Start of Material to process
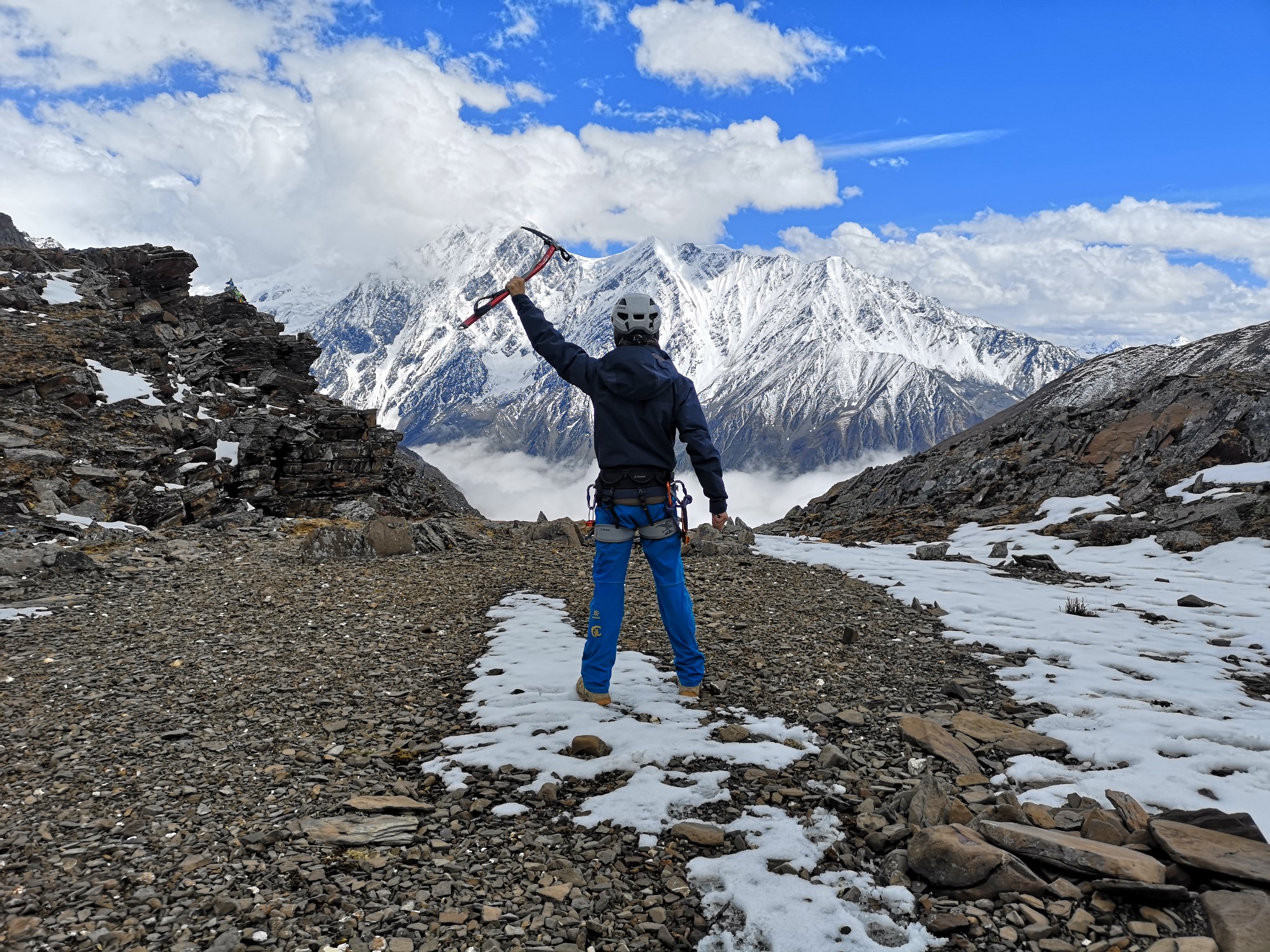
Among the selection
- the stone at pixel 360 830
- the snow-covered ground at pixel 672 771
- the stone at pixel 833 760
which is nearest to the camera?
the snow-covered ground at pixel 672 771

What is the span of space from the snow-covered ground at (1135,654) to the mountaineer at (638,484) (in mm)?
3418

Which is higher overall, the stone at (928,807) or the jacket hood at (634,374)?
the jacket hood at (634,374)

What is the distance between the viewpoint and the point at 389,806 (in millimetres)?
5062

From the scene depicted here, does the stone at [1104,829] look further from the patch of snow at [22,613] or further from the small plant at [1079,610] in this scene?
the patch of snow at [22,613]

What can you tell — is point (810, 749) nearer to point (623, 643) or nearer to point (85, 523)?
point (623, 643)

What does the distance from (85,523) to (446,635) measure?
13200 mm

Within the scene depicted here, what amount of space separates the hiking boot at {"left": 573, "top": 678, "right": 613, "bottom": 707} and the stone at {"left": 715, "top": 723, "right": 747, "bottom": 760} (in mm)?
1351

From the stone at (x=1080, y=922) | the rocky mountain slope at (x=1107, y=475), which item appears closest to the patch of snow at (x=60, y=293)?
the rocky mountain slope at (x=1107, y=475)

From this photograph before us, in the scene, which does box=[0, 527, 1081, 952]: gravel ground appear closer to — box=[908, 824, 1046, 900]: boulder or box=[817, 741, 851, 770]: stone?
box=[817, 741, 851, 770]: stone

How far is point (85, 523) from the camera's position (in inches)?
679

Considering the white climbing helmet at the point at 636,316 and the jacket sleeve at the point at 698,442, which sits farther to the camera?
the white climbing helmet at the point at 636,316

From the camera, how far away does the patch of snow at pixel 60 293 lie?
110 feet

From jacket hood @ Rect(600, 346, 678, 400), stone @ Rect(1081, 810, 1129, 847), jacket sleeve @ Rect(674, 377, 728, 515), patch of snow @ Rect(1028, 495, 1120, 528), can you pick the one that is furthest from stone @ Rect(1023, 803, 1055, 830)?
patch of snow @ Rect(1028, 495, 1120, 528)

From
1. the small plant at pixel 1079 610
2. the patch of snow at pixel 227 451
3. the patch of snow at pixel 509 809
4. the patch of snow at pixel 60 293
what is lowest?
the patch of snow at pixel 509 809
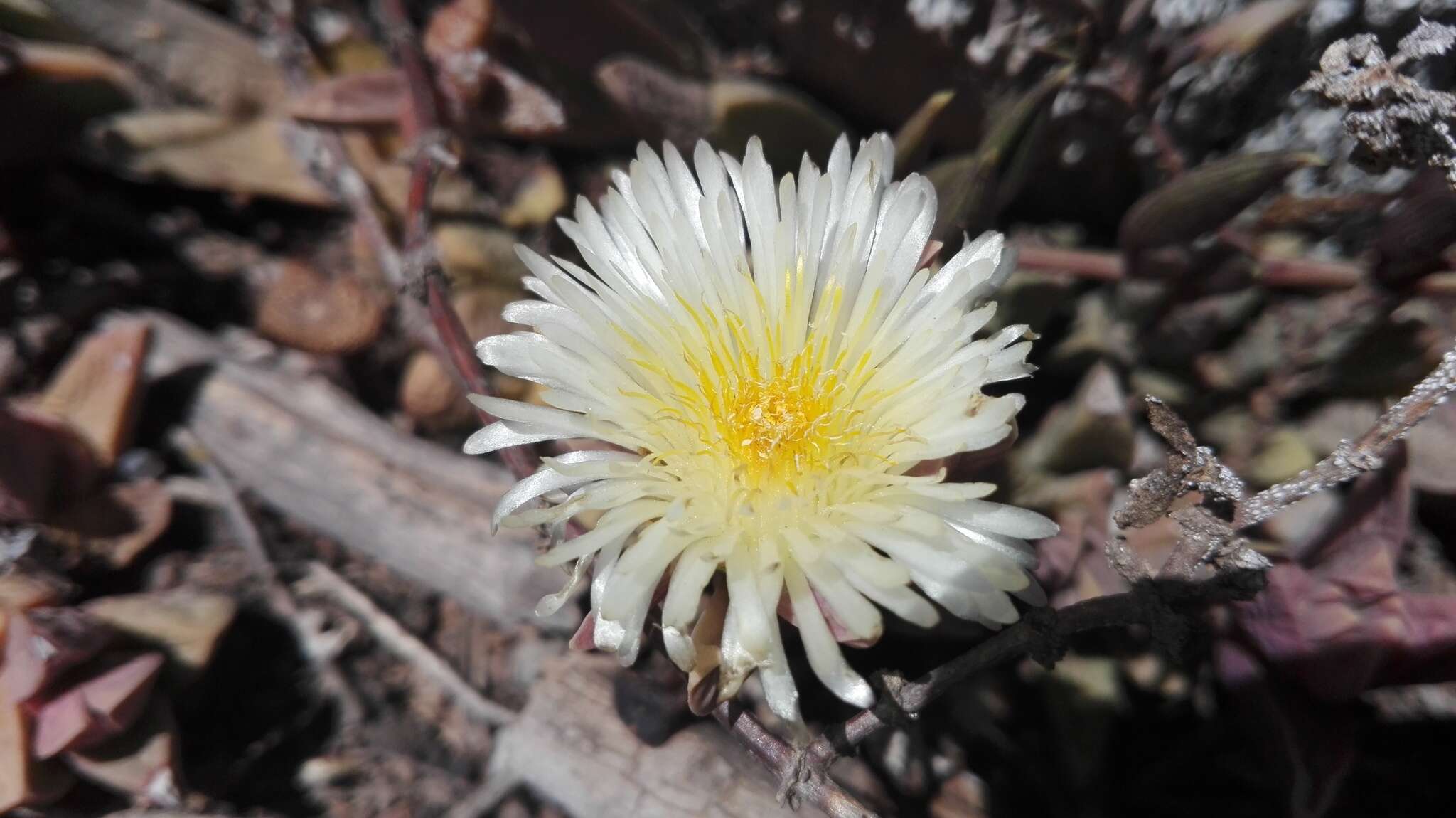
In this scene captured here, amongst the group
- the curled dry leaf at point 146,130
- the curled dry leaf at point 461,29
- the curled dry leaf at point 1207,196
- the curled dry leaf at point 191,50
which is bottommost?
End of Material to process
What you should do :: Return, unchanged, the lines from the one containing "From the stone" down to the end of the entries above, inclusive. Images are left out.

Exercise answer ::
From the stone at (x=1080, y=922) | the rocky mountain slope at (x=1107, y=475), which item appears closest to the patch of snow at (x=60, y=293)?
the rocky mountain slope at (x=1107, y=475)

From this photograph before us, in the scene, which does box=[0, 527, 1081, 952]: gravel ground appear closer to — box=[908, 824, 1046, 900]: boulder or box=[817, 741, 851, 770]: stone?
box=[817, 741, 851, 770]: stone

How far is point (85, 523) from the camera's position (in inches)?
679

Considering the white climbing helmet at the point at 636,316 and the jacket sleeve at the point at 698,442, which sits farther to the camera?
the white climbing helmet at the point at 636,316

From the camera, how far away does the patch of snow at pixel 60 293 lie?
110 feet

From jacket hood @ Rect(600, 346, 678, 400), stone @ Rect(1081, 810, 1129, 847), jacket sleeve @ Rect(674, 377, 728, 515), patch of snow @ Rect(1028, 495, 1120, 528), can you pick the one that is furthest from stone @ Rect(1023, 803, 1055, 830)?
patch of snow @ Rect(1028, 495, 1120, 528)

From
1. the small plant at pixel 1079 610
2. the patch of snow at pixel 227 451
3. the patch of snow at pixel 509 809
4. the patch of snow at pixel 60 293
what is lowest?
the patch of snow at pixel 509 809
In this scene captured here, amongst the group
- the curled dry leaf at point 146,130
- the curled dry leaf at point 461,29
- the curled dry leaf at point 1207,196
- the curled dry leaf at point 191,50
which is bottommost?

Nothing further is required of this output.